Starving… the people meant to display God’s power and live under His provision are now starving. Every time they plant food, their enemies ruin it. So instead of living in the promises of God, the Israelites are hiding in caves, hungry and afraid. When the angel comes to Gideon, he is threshing wheat in an unlikely place. Wheat threshing normally happened on a hill where the wind could help divide the usable from the unusable. But Gideon is threshing in a winepress to hide the food supply from their enemies. When the angel comes to him and calls him a warrior, his first response is to question and doubt. He says, “but if the Lord is with us, why…?” Gideon is frustrated because he knows that the place the Israelites are (hiding, starving, and barely surviving), isn’t the promise God had for them when they left slavery in Egypt. Not only that, but he has major doubts about himself. He isn’t from the right clan and he isn’t strong. So the combination of all these questions and doubt seems like it would disqualify him from God’s service.
So how did God respond? God doesn’t take 45 minutes to answer Gideon and tell him His thousand year plan for the Israelites or try to convince him to trust Him. God instructs him to, “Go in the strength you have.” Even in His doubts and frustrations, God was calling him forward into his purpose. And when Gideon presents God with insecurities about himself, God responds, “I will be with you.” Gideon was a warrior because of the God who was with him… not because of his own abilities.
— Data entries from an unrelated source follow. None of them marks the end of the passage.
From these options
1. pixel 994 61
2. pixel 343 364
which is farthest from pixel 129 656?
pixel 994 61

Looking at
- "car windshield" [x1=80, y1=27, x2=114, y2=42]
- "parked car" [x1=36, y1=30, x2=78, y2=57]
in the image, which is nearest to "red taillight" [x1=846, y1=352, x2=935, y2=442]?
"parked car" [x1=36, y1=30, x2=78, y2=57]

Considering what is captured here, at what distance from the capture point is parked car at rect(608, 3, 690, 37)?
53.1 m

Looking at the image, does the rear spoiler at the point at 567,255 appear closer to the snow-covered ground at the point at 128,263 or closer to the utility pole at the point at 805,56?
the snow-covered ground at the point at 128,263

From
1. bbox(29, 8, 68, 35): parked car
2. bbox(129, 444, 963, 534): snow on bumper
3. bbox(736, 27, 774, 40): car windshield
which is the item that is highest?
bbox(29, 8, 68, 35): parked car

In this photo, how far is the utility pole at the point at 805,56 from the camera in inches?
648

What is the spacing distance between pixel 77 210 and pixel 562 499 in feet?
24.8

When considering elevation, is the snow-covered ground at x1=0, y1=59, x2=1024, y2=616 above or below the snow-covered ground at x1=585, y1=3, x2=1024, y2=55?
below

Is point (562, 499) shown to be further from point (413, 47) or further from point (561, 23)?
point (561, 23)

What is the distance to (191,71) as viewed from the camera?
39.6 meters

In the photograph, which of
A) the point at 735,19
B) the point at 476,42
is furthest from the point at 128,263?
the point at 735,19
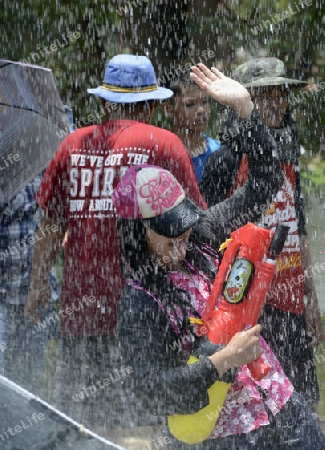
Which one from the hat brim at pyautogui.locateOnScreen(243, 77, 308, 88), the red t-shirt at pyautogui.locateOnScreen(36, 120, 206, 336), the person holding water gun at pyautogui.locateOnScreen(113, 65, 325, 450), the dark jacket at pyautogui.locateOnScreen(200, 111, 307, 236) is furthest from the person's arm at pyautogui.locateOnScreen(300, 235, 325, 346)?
the person holding water gun at pyautogui.locateOnScreen(113, 65, 325, 450)

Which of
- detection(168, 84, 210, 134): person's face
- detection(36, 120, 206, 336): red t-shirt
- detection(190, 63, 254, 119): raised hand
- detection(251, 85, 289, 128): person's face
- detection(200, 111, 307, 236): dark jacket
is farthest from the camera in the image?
detection(168, 84, 210, 134): person's face

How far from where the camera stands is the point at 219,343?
9.80 ft

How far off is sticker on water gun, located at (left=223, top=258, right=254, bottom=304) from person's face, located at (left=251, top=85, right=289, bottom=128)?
5.33ft

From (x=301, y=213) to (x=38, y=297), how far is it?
1238 millimetres

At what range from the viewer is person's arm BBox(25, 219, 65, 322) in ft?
14.2

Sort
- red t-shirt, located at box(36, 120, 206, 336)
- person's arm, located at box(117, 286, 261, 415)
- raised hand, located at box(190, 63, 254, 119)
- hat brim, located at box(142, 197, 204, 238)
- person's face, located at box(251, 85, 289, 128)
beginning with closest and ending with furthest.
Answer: person's arm, located at box(117, 286, 261, 415) → hat brim, located at box(142, 197, 204, 238) → raised hand, located at box(190, 63, 254, 119) → red t-shirt, located at box(36, 120, 206, 336) → person's face, located at box(251, 85, 289, 128)

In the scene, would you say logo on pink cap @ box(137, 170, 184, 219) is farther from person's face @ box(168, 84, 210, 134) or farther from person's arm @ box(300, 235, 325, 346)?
person's face @ box(168, 84, 210, 134)

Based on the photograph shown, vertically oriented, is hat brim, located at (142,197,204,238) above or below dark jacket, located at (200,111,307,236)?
above

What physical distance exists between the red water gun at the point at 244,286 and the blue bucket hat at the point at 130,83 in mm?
1291

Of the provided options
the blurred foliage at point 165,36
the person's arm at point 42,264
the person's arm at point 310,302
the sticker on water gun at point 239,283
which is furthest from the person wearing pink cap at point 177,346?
the blurred foliage at point 165,36

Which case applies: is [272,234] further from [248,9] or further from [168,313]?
[248,9]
And when Gideon needs reassurance, God responds, “I will wait.” What an amazing and patient God we serve who meets us right where we are in the middle of our doubts, insecurities, fears, frustrations to take us from potential to purpose!
God chose Gideon to once again reach out His arm of mercy to a people that continued to turn their back on Him. And God has chosen you for a special purpose to reach those far from Him! And while Gideon’s imperfection and doubts made him feel disqualified, God already knew the warrior He had created him to be. We can live our entire life making excuses as to why we never transition from winepress to warrior. Don’t wait to overcome every struggle and understand every principle before you step out in faith. All the heroes of the Bible were flawed and full of self-doubt (see Moses, Jeremiah, Peter, Paul). Like the meat and bread Gideon placed on the rock, God will take the offering of our life and consume us with His power to do His purposes! “Go in the strength you have” and have faith that God is going with you!